* [Source data]
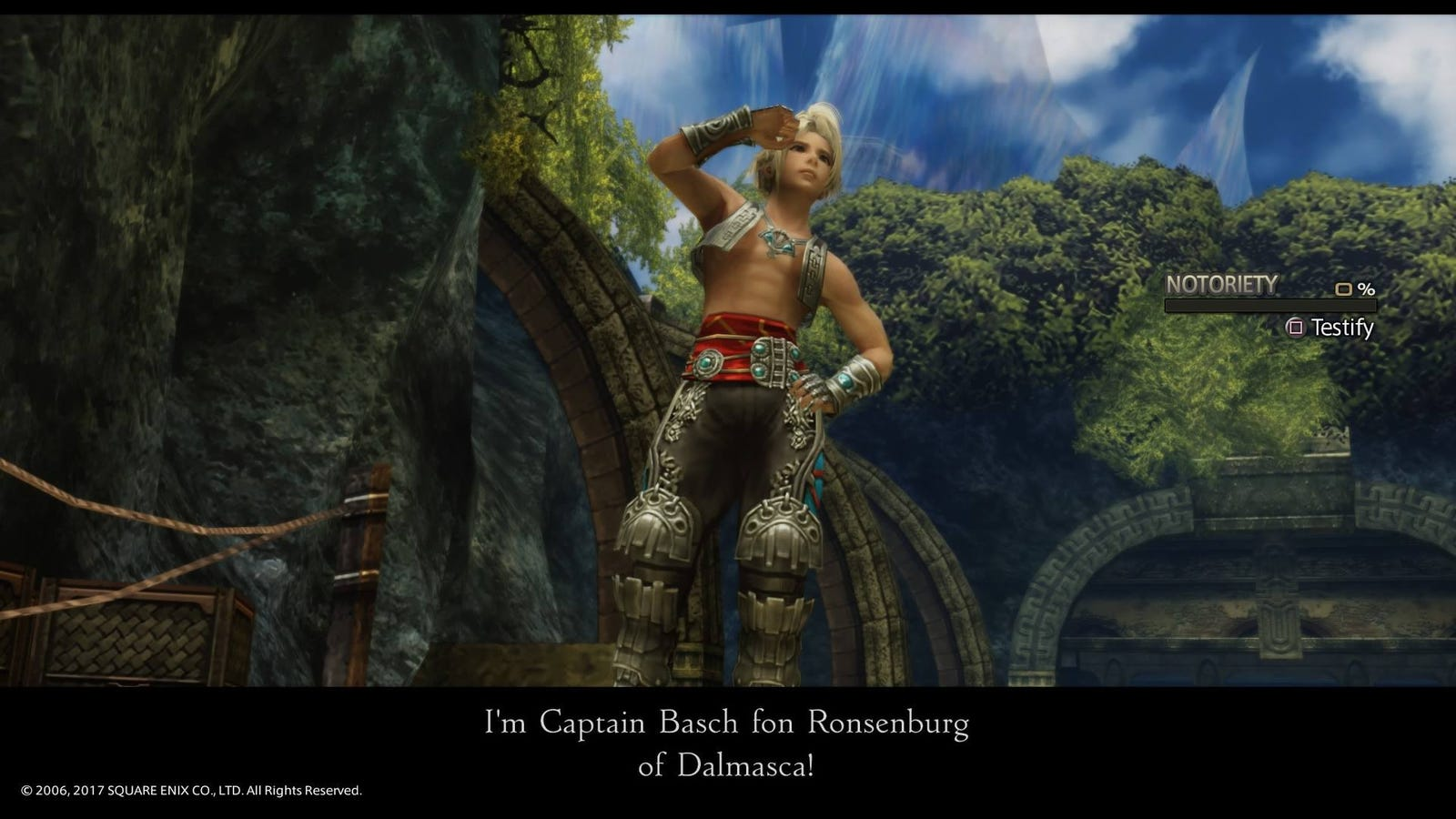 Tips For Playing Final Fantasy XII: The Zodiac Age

==

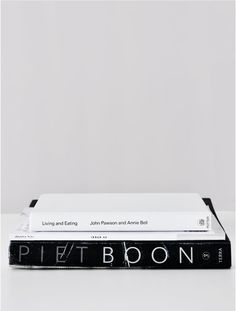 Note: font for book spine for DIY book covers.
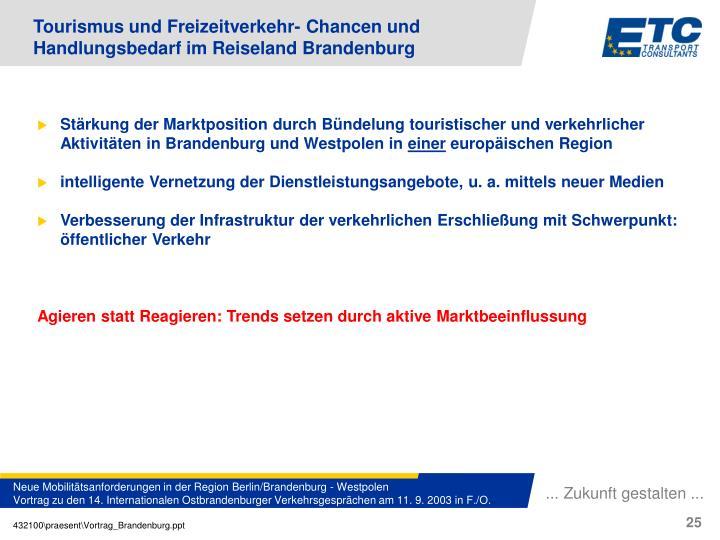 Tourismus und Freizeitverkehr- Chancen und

* [Problem to work on] In the material above, the stretch from the line with "Note: font for" through the line with "Tourismus und Freizeitverkehr- Chancen und" is to be given again exactly, minus the pictures.

* [Response below]
 Note: font for book spine for DIY book covers.
 Tourismus und Freizeitverkehr- Chancen und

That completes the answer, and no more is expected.